-- Begin PAGE TEXT --

In the Sigma press release, "Amir-Hamzeh added that this new lens combines the largest possible fixed aperture to zoom ratio that will maintain optimal integrity ..." Interesting is that, until now, the Sigma line has been completely void of fixed f/4 max aperture zoom lenses. An f/4 aperture is large, but f/4 allows 1/2 as much light to reach the sensor (one stop darker) as the f/2.8 zooms allow. But you will not find any 24-to-something zoom lenses reaching longer than 70mm with an f/2.8 aperture available.

If shooting action in low light, I'm going to want one of the f/2.8 variants that will allow me to use a shutter speed that is twice as fast. If shooting the night sky, I prefer f/2.8 (the earth is in action). You of course need to decide if f/4 is wide enough for your needs.

I can tell you that the image quality from this lens is indeed, as Amir-Hamzeh mentioned, "optimal" (much more to come). And great is that you have the max f/4 aperture available at all focal lengths. Unlike with a variable max aperture lens (an f/4-5.6 lens for example), you can set a wide open aperture exposure that remains constant over the full zoom range.

Optical Stabilization

Adding greatly to the usefulness of this lens is optical stabilization. OS makes a huge difference when handholding this lens – delivering both sharper results at long shutter speeds and better-framed results thanks to a stabilized viewfinder.

Great for video recording is that this OS implementation is practically silent. Unique to this OS implementation is that it is always active if the camera is powered on and the OS switch is in the on position. And, I can hear the very faint OS noise even when OS is switched off. The difference in long exposure handheld image quality is vastly different with OS switched off, but the OS system is always running. I've never worried about battery drain when using stabilization (including with this lens), but I expect that always-on stabilization uses some additional power.

At 24mm, my keeper rate was nearly 100% with a .3 second exposure which is about 3 stops of assistance for me. About 60% of my images were sharp at .4 seconds, but my keeper rate dropped quickly beyond this exposure time.

At 105mm, I am getting mostly sharp results at 1/10 second with very gradual drop-off until just fewer than 50% of my images were sharp at 1/5 second. The keeper rate then plummets as the exposure duration increases. About 75% of images remain sharp at the approximately 4-stop of assistance 1/6 sec shutter speed.

These tests were done under ideal conditions. If you run up a mountain and take a shot under high wind conditions, I can assure you that your .3 second exposure is not going to be sharp. But IS is still going to be beneficial in this situation. It is just that the benefit is shifted to shorter exposures.

Got ideal conditions? Shoot a lot of frames and you will likely capture a sharp image (you probably only need 1) at even longer exposures than I'm talking about here. Below is a modestly-sharpened example of a .3 second 105mm handheld capture.

-- End PAGE TEXT --
-- Begin MATERIAL --

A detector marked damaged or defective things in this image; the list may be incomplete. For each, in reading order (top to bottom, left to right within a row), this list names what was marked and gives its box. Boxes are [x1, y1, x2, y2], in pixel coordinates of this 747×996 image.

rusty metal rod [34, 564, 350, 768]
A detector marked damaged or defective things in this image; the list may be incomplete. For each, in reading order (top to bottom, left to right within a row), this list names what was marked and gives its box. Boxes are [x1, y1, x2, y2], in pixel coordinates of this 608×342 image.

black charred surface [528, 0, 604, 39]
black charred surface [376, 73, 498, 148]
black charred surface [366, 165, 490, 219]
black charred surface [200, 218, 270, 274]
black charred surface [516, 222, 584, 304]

-- End MATERIAL --
-- Begin MATERIAL --

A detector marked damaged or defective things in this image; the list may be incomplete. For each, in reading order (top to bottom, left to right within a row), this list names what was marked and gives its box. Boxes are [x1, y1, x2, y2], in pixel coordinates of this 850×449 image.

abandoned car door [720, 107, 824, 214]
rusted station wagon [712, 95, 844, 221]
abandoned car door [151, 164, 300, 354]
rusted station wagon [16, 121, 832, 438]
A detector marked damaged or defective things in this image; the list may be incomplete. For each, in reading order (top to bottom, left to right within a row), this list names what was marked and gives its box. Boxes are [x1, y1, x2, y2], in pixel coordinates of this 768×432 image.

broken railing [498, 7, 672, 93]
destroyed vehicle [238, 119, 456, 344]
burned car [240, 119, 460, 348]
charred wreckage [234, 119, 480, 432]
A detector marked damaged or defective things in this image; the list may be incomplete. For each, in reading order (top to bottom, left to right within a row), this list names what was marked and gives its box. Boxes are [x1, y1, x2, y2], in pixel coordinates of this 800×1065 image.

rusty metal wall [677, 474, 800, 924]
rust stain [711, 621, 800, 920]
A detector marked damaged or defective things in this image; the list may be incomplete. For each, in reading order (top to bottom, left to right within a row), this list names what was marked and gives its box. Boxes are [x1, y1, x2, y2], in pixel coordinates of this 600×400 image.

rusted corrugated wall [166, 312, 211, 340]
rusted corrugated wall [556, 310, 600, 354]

-- End MATERIAL --

## WORK TO DO
- A) In the lens review, what keeper rate did the reviewer get at 24mm with a .3 second exposure?
- B) Decide whether each statement agrees with the lens review. For each, answer yes or no and quote the words of the review that decide it.
(i) Before this lens, the Sigma line had no fixed f/4 max aperture zoom lenses.
(ii) The OS system stops running entirely when the OS switch is off.
(iii) At 105mm, about 75% of images stay sharp at 1/6 sec.
Answer using only the lens review.

## ANSWERS TO THE PROBLEMS
- A) Nearly 100%.

- B)
(i) Yes: "the Sigma line has been completely void of fixed f/4 max aperture zoom lenses"
(ii) No: "the OS system is always running"
(iii) Yes: "About 75% of images remain sharp at the approximately 4-stop of assistance 1/6 sec shutter speed"